On reparle beaucoup de la version Netflix de A l’Ouest, rien de nouveau, célébré par les BAFTA en Grande-Bretagne et attendue aux Oscars. Mais ce remake mérite-t-il autant d’attention ?
Je ne devais pas avoir bien plus que dix ans quand mon père, obsédé par les « films de guerre » m’emmena voir au cinéma où il était ressorti le film de Lewis Milestone, datant de 1930, All Quiet on the Western Front. Pour moi, ce furent 2h30 de terreur, de souffrance, d’ennui, qui faillirent le dégoûter du cinéma à jamais. Mais peut-être cette épreuve, dont je garde encore vivace, au fond de ma mémoire, le souvenir traumatisé, contribua-t-elle aussi à faire de moi un farouche adversaire de toute guerre… un foutu pacifiste ? Ce qui, quelque part, était l’objectif de l’écrivain allemand Eric Maria Remarque lorsqu’il écrivit son chef-d’œuvre, Im Westen nichts Neues, en 1929, dix ans seulement après la défaite allemande de la Première Guerre Mondiale. On a d’ailleurs à moitié oublié que ce livre, un best-seller de son époque, fut l’un des premiers à être brûlé en 1933 à l’arrivée des Nazis au pouvoir.
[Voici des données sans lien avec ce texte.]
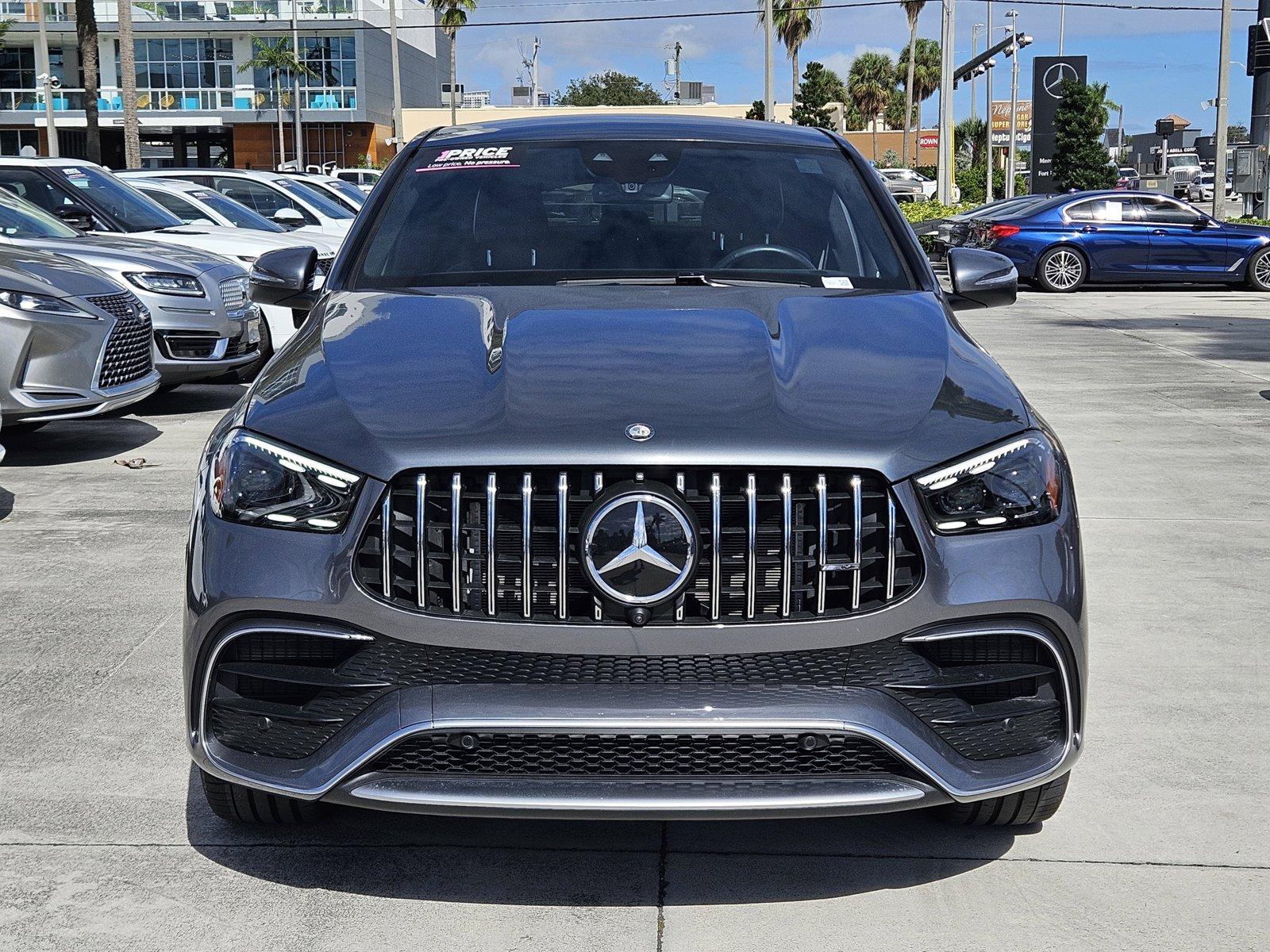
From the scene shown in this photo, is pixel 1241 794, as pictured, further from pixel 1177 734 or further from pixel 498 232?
pixel 498 232

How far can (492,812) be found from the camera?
285 cm

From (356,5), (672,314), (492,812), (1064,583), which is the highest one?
(356,5)

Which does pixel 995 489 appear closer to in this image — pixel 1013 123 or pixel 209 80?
pixel 1013 123

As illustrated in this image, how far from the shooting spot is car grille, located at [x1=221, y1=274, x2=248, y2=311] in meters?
10.2

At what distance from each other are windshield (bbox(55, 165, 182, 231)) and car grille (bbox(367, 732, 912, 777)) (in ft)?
32.0

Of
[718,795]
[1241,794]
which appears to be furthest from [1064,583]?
[1241,794]

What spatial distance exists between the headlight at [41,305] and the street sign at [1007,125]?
5432 cm

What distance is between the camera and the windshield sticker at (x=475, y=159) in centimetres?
465

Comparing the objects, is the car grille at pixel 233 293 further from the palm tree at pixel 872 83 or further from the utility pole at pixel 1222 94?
the palm tree at pixel 872 83

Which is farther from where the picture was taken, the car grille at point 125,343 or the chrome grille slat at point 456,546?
the car grille at point 125,343

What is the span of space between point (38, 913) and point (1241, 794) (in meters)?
2.72

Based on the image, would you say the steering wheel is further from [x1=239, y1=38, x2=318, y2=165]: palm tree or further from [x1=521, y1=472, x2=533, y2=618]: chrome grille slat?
[x1=239, y1=38, x2=318, y2=165]: palm tree

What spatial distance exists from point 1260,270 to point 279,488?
2104 cm

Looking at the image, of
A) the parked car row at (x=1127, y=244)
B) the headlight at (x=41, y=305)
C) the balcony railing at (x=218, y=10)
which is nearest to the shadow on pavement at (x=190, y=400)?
the headlight at (x=41, y=305)
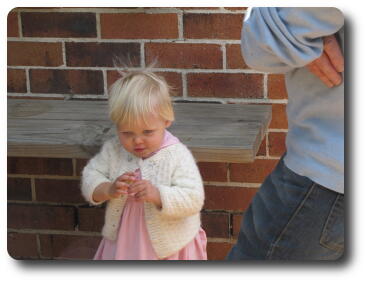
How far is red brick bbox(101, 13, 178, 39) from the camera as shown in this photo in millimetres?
1083

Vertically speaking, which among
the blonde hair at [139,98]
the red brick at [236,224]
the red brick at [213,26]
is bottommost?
the red brick at [236,224]

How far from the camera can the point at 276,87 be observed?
3.60 ft

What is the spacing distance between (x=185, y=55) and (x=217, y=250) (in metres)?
0.34

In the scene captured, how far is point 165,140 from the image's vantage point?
1073 millimetres

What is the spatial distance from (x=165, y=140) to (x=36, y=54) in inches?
10.7

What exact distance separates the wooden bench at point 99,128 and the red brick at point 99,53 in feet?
0.23

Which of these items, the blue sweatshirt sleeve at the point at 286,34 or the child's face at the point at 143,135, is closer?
the blue sweatshirt sleeve at the point at 286,34

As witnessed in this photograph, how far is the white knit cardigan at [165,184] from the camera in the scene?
1067mm

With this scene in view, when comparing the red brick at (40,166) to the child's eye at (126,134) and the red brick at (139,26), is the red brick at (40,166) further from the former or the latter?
the red brick at (139,26)

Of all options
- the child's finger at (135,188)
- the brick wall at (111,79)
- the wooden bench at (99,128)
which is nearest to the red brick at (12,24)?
the brick wall at (111,79)

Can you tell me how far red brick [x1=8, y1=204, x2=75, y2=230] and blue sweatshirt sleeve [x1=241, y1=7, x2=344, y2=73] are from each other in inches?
16.6

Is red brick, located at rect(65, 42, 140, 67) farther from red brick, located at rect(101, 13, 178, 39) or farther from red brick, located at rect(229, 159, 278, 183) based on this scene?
red brick, located at rect(229, 159, 278, 183)

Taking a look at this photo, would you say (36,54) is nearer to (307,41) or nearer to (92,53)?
(92,53)

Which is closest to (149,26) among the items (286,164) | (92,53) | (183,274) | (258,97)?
(92,53)
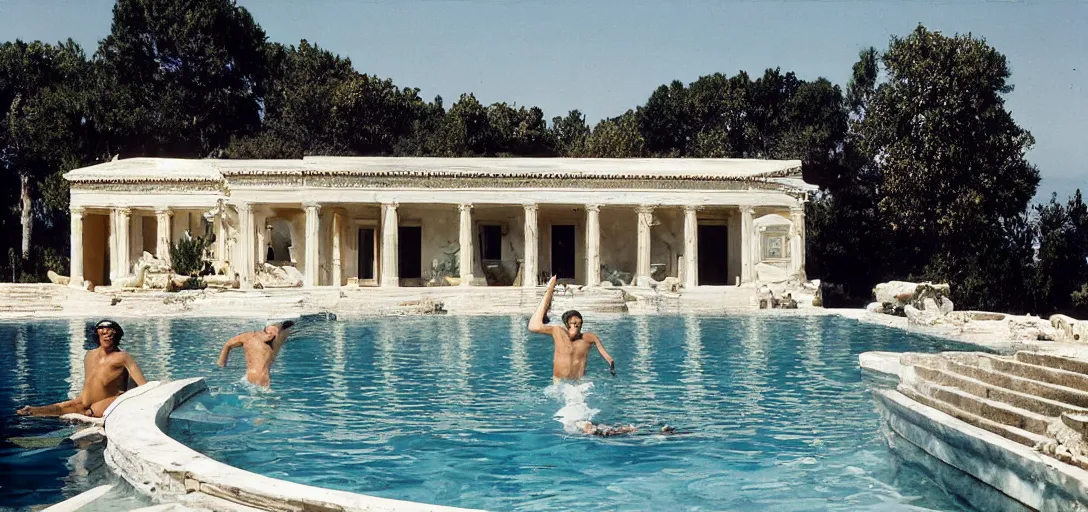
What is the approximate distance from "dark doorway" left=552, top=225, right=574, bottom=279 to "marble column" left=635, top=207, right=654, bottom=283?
12.4 feet

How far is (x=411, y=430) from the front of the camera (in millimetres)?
8656

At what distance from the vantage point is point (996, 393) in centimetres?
643

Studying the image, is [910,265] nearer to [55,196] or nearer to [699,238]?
[699,238]

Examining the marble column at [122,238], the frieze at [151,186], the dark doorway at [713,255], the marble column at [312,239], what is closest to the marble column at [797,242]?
the dark doorway at [713,255]

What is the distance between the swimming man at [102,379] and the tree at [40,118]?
101ft

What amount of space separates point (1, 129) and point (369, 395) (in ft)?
118

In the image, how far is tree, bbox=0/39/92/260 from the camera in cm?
3669

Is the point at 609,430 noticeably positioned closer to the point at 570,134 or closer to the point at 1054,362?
the point at 1054,362

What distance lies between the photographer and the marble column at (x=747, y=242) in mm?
28953

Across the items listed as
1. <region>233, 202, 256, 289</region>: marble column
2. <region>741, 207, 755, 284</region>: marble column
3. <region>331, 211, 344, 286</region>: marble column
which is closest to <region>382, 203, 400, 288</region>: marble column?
<region>331, 211, 344, 286</region>: marble column

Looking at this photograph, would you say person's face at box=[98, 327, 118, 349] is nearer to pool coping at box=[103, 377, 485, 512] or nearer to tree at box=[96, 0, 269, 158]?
pool coping at box=[103, 377, 485, 512]

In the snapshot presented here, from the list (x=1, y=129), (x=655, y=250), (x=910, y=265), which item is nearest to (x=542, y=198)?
(x=655, y=250)

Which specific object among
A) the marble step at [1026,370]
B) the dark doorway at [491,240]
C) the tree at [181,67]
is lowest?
the marble step at [1026,370]

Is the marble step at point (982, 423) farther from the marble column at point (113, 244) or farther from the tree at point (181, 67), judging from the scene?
the tree at point (181, 67)
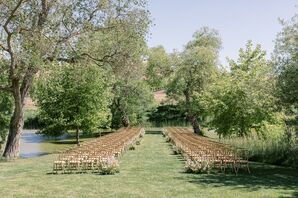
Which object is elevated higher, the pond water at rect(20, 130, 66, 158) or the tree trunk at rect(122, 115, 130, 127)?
the tree trunk at rect(122, 115, 130, 127)

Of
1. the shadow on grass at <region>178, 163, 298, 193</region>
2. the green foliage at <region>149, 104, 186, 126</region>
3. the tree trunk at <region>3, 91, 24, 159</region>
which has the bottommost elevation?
the shadow on grass at <region>178, 163, 298, 193</region>

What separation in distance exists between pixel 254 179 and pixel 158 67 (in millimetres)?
61273

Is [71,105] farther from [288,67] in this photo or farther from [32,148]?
[288,67]

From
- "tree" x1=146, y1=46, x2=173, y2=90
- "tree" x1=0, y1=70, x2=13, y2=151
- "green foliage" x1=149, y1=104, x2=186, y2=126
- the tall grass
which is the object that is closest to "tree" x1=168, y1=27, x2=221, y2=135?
"tree" x1=146, y1=46, x2=173, y2=90

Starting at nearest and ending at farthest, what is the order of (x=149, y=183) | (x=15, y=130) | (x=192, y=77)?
(x=149, y=183)
(x=15, y=130)
(x=192, y=77)

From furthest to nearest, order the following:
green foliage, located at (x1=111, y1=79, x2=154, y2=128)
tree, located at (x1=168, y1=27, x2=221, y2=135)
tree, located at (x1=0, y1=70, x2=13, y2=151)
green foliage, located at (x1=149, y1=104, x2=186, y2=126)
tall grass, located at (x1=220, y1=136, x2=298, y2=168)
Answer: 1. green foliage, located at (x1=149, y1=104, x2=186, y2=126)
2. green foliage, located at (x1=111, y1=79, x2=154, y2=128)
3. tree, located at (x1=168, y1=27, x2=221, y2=135)
4. tree, located at (x1=0, y1=70, x2=13, y2=151)
5. tall grass, located at (x1=220, y1=136, x2=298, y2=168)

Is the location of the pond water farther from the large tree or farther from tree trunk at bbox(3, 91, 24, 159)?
the large tree

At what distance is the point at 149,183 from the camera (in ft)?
57.3

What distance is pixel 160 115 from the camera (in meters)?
84.2

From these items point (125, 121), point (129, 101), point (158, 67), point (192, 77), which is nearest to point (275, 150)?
point (192, 77)

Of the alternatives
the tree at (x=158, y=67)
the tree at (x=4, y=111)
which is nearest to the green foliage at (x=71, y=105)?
the tree at (x=4, y=111)

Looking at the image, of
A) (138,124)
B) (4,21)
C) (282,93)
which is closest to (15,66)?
(4,21)

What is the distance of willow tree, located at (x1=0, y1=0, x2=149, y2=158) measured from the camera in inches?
1023

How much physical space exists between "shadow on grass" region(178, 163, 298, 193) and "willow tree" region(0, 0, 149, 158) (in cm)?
1247
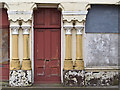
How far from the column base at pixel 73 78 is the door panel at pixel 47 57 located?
53 centimetres

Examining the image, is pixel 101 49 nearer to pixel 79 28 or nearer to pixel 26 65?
pixel 79 28

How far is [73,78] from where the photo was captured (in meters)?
7.36

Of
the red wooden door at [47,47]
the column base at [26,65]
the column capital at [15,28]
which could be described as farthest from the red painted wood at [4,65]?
the red wooden door at [47,47]

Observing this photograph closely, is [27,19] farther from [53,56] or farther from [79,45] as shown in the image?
[79,45]

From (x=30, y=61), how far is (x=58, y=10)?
8.02 feet

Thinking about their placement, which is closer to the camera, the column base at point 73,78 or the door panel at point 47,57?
the column base at point 73,78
Bref, d’une part vous avez un texte pacifiste essentiel du XXème siècle, et une première version cinématographique considérée comme définitive, et de l’autre l’idée un peu saugrenue de refaire une adaptation – en fait assez lointaine, comme si réutiliser le titre du livre suffisait à établir la crédibilité du film – de A L’Ouest Rien de Nouveau, qui plus est en co-production germano-britannique et états-unienne. Et au milieu, il y a moi, qui n’ait pas besoin depuis mes dix ans de m’infliger à nouveau l’histoire désespérante d‘un jeune allemand emporté dans l’enfer de la guerre des tranchées, dont nous assistons aux efforts pour survivre alors qu’on est en novembre 1918, à quelques jours, puis heures, puis enfin minutes de la signature de l’armistice (le 11/11 à 11 heures du matin, pour ceux qui l’ignoreraient…).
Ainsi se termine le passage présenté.